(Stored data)
·····

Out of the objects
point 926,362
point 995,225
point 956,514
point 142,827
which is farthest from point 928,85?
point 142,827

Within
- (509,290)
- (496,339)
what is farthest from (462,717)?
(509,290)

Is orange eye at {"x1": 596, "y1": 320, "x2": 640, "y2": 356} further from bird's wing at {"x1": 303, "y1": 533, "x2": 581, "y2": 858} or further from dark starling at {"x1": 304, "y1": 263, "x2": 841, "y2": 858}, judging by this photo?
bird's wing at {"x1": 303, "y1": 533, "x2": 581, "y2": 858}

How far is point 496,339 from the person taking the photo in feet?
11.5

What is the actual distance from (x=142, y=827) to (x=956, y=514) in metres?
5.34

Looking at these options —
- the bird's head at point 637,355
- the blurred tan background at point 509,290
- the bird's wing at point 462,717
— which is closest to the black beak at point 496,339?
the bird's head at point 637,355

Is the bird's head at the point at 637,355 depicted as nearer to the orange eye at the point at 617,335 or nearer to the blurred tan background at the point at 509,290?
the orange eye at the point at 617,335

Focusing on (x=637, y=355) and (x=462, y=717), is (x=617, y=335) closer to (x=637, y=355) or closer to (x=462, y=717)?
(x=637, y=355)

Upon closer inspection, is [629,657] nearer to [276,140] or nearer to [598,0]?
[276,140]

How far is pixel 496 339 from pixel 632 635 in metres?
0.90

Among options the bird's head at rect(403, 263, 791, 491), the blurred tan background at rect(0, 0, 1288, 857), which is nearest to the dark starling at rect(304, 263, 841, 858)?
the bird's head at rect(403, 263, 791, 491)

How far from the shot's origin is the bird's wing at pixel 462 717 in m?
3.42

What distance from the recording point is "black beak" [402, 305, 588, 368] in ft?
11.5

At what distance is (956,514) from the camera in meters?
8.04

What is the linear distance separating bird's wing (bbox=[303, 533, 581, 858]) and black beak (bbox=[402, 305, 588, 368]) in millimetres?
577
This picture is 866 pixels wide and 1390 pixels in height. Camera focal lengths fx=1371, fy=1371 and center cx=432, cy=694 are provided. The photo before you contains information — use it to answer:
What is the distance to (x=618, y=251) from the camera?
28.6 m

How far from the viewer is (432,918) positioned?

·····

* [PROMPT] Rewrite all the lines above, putting "dark beak" wherever "black beak" appears and keeping everything else the same.

* [EXPECTED OUTPUT]
Out of the objects
point 926,362
point 995,225
point 956,514
point 142,827
which is farthest from point 928,85?
point 142,827

Within
- (509,290)
- (496,339)
what is farthest from (462,717)?
(509,290)

Is orange eye at {"x1": 596, "y1": 320, "x2": 640, "y2": 356} further from bird's wing at {"x1": 303, "y1": 533, "x2": 581, "y2": 858} or further from dark starling at {"x1": 304, "y1": 263, "x2": 841, "y2": 858}, judging by this photo?
bird's wing at {"x1": 303, "y1": 533, "x2": 581, "y2": 858}

How far is point 496,339 from the person taking the photo in feet?
11.5

What is the actual distance from (x=142, y=827) to (x=956, y=514) in metres?
5.34

Looking at these options —
- the bird's head at point 637,355
- the blurred tan background at point 509,290
- the bird's wing at point 462,717
— which is closest to the dark beak at point 496,339?
the bird's head at point 637,355

Is the bird's head at the point at 637,355 depicted as nearer to the orange eye at the point at 617,335 or nearer to the blurred tan background at the point at 509,290?
the orange eye at the point at 617,335

Focusing on (x=637, y=355) and (x=462, y=717), is (x=617, y=335) closer to (x=637, y=355) or closer to (x=462, y=717)?
(x=637, y=355)

Upon closer inspection, is [629,657] nearer to [276,140] or nearer to [598,0]?
[276,140]

How far is pixel 496 339 from pixel 632 635 in metres?
0.90

Among options the bird's head at rect(403, 263, 791, 491), the blurred tan background at rect(0, 0, 1288, 857), which is nearest to the dark starling at rect(304, 263, 841, 858)?
the bird's head at rect(403, 263, 791, 491)

How far from the shot's origin is the bird's wing at pixel 462 717 in m?
3.42

What distance from the recording point is "dark beak" [402, 305, 588, 368] in ft?
11.5

At what distance is (956,514) from the camera in meters?
8.04

What is the linear distance separating bird's wing (bbox=[303, 533, 581, 858]) and dark beak (bbox=[402, 305, 588, 368]) in millimetres?
577
This picture is 866 pixels wide and 1390 pixels in height. Camera focal lengths fx=1371, fy=1371 and center cx=432, cy=694 are provided. The photo before you contains information — use it to answer:
What is the distance to (x=618, y=251) from the camera?
28.6 m

How far from the viewer is (432,918) positioned?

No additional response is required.